Set task: Return the records word for word, starting at the line that contains "What is the distance from" and ending at the end of the records, with both ends included.

Record extracts:
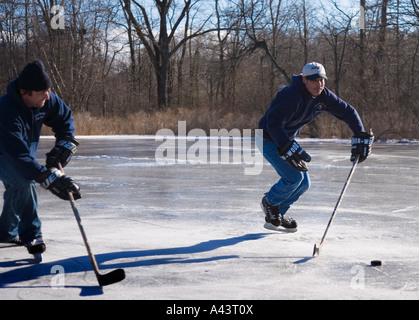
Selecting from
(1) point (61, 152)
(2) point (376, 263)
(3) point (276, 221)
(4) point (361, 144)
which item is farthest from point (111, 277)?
(4) point (361, 144)

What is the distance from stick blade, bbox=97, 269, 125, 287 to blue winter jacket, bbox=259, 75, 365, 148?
1.86 meters

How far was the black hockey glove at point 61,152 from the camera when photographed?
4.27 metres

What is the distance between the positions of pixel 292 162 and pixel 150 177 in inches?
→ 182

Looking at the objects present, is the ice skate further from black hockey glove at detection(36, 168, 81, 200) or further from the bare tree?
the bare tree

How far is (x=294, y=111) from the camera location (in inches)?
193

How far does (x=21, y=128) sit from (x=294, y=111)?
7.19 feet

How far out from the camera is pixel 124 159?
1197 centimetres

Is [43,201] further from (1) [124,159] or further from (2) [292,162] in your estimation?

Complete output:
What is the distance from stick blade, bbox=97, 269, 125, 287 to blue winter jacket, bbox=259, 75, 365, 148?
1.86 meters

How far was the black hockey glove at point 61,152 from the camera when photographed?
4.27 metres

What is the distance between the positions of pixel 292 162 and pixel 150 177 in inches?
→ 182

Looking at the objects present, is the ice skate further from black hockey glove at detection(36, 168, 81, 200) or further from the bare tree?
the bare tree

How far is (x=294, y=111) from the camera location (in inches)?
193

How far does (x=21, y=128) sit from (x=294, y=111)?
7.19 feet

How far out from the camera is pixel 124 159?
1197 centimetres

Is [43,201] further from (1) [124,159] or further from (2) [292,162] in your estimation?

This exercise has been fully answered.